Evaluating the 2018 Saints comes down to recognizing their long-term trends, identifying the factors that led to their notably different 2017, and determining where along that scale you think things will fall.

For example, Michael Thomas had a target share of 28-percent after no Saint had eclipsed 23-percent in 11 years with Brees under center. On the flip side, Brees attempted fewer passes per game than any season in his Saints career, and nearly 6.5 fewer than his 11-year average leading into 2017. It wouldn’t be too hard to build a case that the 25-year-old, third-year WR should eclipse 150 targets with the expected bump in passing overall, nor would it be difficult to point to the additions of Cameron Meredith, Tre’Quan Smith, and Ben Watson — along with the team moving on from Snead and Coby Fleener — as evidence the 0.28 target share wasn’t planned, and the team would like to at least trend back toward spreading the ball around.

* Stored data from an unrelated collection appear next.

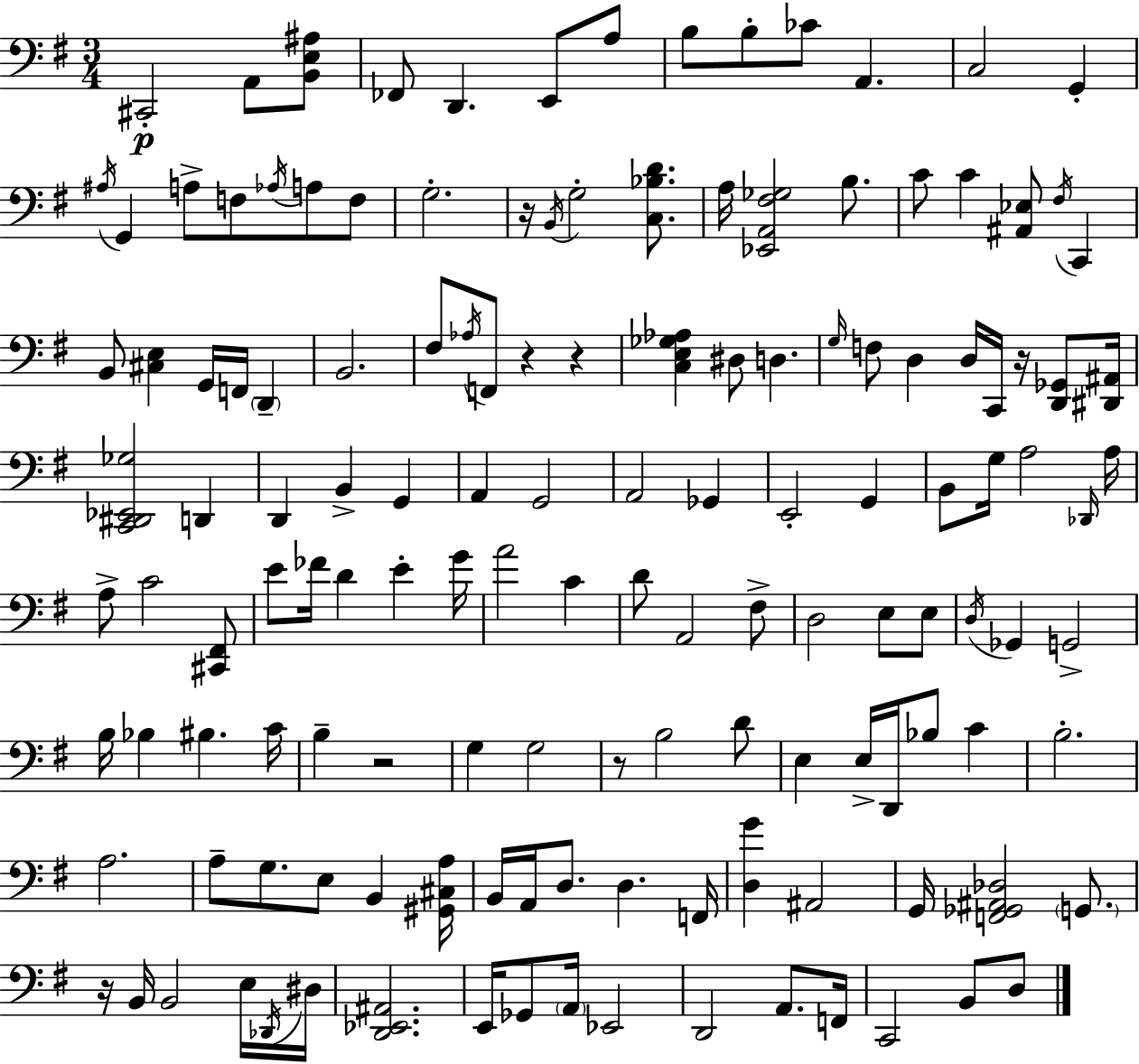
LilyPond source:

{
  \clef bass
  \numericTimeSignature
  \time 3/4
  \key g \major
  cis,2-.\p a,8 <b, e ais>8 | fes,8 d,4. e,8 a8 | b8 b8-. ces'8 a,4. | c2 g,4-. | \break \acciaccatura { ais16 } g,4 a8-> f8 \acciaccatura { aes16 } a8 | f8 g2.-. | r16 \acciaccatura { b,16 } g2-. | <c bes d'>8. a16 <ees, a, fis ges>2 | \break b8. c'8 c'4 <ais, ees>8 \acciaccatura { fis16 } | c,4 b,8 <cis e>4 g,16 f,16 | \parenthesize d,4-- b,2. | fis8 \acciaccatura { aes16 } f,8 r4 | \break r4 <c e ges aes>4 dis8 d4. | \grace { g16 } f8 d4 | d16 c,16 r16 <d, ges,>8 <dis, ais,>16 <c, dis, ees, ges>2 | d,4 d,4 b,4-> | \break g,4 a,4 g,2 | a,2 | ges,4 e,2-. | g,4 b,8 g16 a2 | \break \grace { des,16 } a16 a8-> c'2 | <cis, fis,>8 e'8 fes'16 d'4 | e'4-. g'16 a'2 | c'4 d'8 a,2 | \break fis8-> d2 | e8 e8 \acciaccatura { d16 } ges,4 | g,2-> b16 bes4 | bis4. c'16 b4-- | \break r2 g4 | g2 r8 b2 | d'8 e4 | e16-> d,16 bes8 c'4 b2.-. | \break a2. | a8-- g8. | e8 b,4 <gis, cis a>16 b,16 a,16 d8. | d4. f,16 <d g'>4 | \break ais,2 g,16 <f, ges, ais, des>2 | \parenthesize g,8. r16 b,16 b,2 | e16 \acciaccatura { des,16 } dis16 <d, ees, ais,>2. | e,16 ges,8 | \break \parenthesize a,16 ees,2 d,2 | a,8. f,16 c,2 | b,8 d8 \bar "|."
}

Similarly, the backs present an interesting quandary, especially after the announcement of Ingram’s suspension. How do we deal with the efficiency? Kamara led all backs with a 6.1 YPC while his 10.2 YPR was second. He also led backs with 100 or more touches with a TD rate of 6.4-percent of his touches. Ingram was no slouch finding the end zone himself, and also posted a hefty 4.9 YPC. The two combined to average more than 1.5 TDs per game. Surely they can’t repeat all of that, can they?

The safest answer is somewhere in the middle, an expectation that the Saints throw more in 2018 (they almost certainly will over the first four weeks), that the backs aren’t as efficient but are still upper echelon at making the most of their touches, and that more players get involved than the four core skill position guys from 2017. Ginn fit nicely into his deep threat role and will likely be utilized similarly, while Meredith and/or Watson will likely exceed the 40 targets none of Snead, Fleener, or Brandon Coleman could hit. That might mean a smaller share for Thomas as the WR1, but he’s also likely to steal some touchdowns from the RBs. The plus offensive line is in tact. The end result is an offense primed to put up big fantasy numbers, either through efficiency or volume.